Title:Critical values for the $β$-transformation with a hole at $0$

Abstract:Given $\beta\in(1,2]$, let $T_\beta$ be the $\beta$-transformation on the unit circle $[0,1)$ such that $T_\beta(x)=\beta x\pmod 1$. For each $t\in[0,1)$ let $K_\beta(t)$ be the survivor set consisting of all $x\in[0,1)$ whose orbit $\{T^n_\beta(x): n\ge 0\}$ never hits the open interval $(0,t)$. Kalle et al. proved in [Ergodic Theory Dynam. Systems, 40 (9): 2482--2514, 2020] that the Hausdorff dimension function $t\mapsto\dim_H K_\beta(t)$ is a non-increasing Devil's staircase. So there exists a critical value $\tau(\beta)$ such that $\dim_H K_\beta(t)>0$ if and only if $t<\tau(\beta)$. In this paper we determine the critical value $\tau(\beta)$ for all $\beta\in(1,2]$, answering a question of Kalle et al. (2020).
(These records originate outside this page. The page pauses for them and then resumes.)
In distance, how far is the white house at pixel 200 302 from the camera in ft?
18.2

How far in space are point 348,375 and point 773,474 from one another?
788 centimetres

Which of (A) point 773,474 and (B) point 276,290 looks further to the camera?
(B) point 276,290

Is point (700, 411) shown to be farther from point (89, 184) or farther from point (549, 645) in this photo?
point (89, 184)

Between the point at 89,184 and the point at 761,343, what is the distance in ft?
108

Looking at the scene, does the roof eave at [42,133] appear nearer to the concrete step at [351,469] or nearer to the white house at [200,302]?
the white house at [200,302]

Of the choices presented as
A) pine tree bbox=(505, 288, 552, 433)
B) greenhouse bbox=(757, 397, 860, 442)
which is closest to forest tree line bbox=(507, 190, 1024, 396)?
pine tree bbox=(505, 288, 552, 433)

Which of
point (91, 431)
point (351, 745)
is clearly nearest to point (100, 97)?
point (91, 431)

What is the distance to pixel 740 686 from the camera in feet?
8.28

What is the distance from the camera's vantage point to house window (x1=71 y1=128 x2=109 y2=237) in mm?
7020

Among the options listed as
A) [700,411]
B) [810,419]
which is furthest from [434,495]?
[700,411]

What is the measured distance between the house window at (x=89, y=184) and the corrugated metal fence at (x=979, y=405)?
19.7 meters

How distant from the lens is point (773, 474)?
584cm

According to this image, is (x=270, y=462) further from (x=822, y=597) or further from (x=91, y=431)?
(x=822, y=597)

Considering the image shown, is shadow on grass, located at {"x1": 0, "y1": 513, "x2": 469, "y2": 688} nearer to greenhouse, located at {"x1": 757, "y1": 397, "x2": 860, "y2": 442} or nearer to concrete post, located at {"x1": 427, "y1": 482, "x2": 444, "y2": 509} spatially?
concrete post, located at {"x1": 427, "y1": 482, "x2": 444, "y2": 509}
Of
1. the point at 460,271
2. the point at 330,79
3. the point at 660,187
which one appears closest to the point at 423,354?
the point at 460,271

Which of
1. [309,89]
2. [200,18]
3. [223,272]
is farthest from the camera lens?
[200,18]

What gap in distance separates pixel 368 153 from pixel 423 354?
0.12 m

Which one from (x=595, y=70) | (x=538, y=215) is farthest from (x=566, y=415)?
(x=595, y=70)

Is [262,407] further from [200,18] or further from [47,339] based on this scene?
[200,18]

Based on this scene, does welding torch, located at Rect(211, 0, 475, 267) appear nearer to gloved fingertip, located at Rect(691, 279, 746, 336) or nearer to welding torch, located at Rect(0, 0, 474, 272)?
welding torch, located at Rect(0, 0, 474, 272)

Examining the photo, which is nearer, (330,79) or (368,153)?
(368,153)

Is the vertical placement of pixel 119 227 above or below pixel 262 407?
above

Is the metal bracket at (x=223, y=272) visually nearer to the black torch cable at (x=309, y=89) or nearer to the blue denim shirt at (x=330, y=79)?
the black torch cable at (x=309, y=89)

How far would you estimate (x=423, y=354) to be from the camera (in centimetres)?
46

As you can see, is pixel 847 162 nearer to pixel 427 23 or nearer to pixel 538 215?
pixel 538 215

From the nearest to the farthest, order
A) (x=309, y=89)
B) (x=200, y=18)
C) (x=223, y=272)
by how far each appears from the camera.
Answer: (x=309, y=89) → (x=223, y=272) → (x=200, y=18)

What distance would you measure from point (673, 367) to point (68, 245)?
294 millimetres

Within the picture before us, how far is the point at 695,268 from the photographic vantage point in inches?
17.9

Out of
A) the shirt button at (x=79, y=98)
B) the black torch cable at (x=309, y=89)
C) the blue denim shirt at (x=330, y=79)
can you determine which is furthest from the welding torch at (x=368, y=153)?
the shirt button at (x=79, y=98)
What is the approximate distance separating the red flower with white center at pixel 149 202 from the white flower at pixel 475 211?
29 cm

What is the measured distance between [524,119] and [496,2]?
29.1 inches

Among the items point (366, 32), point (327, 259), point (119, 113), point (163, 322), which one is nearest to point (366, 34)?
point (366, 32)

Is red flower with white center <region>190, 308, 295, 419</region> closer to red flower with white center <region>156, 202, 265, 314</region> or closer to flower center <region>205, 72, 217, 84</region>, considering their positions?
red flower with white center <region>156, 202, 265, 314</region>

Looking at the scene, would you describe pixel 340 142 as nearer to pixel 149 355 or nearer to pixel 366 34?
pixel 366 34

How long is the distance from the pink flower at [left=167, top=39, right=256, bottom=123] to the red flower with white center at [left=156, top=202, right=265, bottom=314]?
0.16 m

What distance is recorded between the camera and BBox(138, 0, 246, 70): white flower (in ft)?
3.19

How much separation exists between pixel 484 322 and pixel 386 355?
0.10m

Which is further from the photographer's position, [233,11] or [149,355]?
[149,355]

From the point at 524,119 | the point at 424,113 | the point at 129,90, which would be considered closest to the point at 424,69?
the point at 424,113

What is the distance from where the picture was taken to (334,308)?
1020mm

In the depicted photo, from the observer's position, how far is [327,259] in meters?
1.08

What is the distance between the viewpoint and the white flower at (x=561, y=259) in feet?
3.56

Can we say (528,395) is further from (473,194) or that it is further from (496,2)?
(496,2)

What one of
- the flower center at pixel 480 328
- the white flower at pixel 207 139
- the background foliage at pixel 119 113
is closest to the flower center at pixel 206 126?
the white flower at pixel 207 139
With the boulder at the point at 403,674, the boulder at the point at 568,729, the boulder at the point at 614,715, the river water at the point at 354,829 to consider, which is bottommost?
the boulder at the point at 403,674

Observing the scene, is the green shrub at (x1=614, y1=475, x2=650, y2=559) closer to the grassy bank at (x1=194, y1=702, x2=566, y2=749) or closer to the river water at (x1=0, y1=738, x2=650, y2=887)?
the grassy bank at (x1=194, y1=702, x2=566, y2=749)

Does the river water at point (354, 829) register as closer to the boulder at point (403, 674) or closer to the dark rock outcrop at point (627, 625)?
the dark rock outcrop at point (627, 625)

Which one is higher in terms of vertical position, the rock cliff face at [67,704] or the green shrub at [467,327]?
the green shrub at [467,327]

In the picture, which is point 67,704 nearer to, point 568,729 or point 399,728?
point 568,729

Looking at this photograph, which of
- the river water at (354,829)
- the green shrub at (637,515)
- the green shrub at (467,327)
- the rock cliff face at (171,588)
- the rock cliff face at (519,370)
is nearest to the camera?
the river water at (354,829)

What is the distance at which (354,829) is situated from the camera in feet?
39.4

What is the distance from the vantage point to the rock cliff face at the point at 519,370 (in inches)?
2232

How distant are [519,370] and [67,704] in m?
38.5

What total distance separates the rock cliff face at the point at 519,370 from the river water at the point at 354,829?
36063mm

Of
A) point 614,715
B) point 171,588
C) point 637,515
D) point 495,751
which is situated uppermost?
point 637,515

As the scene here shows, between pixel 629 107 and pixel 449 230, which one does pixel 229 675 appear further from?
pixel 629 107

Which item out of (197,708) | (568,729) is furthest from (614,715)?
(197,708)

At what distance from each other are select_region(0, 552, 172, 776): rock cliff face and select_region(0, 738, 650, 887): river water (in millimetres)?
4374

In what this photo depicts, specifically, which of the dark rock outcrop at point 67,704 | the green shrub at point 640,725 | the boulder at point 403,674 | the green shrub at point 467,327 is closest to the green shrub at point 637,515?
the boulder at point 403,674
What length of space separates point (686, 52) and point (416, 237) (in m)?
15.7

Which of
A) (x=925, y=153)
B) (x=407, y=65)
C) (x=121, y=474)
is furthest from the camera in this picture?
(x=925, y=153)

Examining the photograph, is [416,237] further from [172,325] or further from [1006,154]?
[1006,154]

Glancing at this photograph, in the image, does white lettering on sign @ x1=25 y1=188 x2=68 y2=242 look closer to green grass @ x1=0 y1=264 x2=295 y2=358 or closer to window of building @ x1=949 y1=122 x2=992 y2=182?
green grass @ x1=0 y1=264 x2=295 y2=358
For example, we find that for the Komornik-Loreti constant $\beta\approx 1.78723$ we have $\tau(\beta)=(2-\beta)/(\beta-1)$. Furthermore, we show that (i) the function $\tau: \beta\mapsto\tau(\beta)$ is left continuous on $(1,2]$ with right-hand limits everywhere, but has countably infinitely many discontinuities; (ii) $\tau$ has no downward jumps, with $\tau(1+)=0$ and $\tau(2)=1/2$; and (iii) there exists an open set $O\subset(1,2]$, whose complement $(1,2]\setminus O$ has zero Hausdorff dimension, such that $\tau$ is real-analytic, convex and strictly decreasing on each connected component of $O$. Consequently, the dimension $\dim_H K_\beta(t)$ is not jointly continuous in $\beta$ and $t$. Our strategy to find the critical value $\tau(\beta)$ depends on certain substitutions of Farey words and a renormalization scheme from dynamical systems.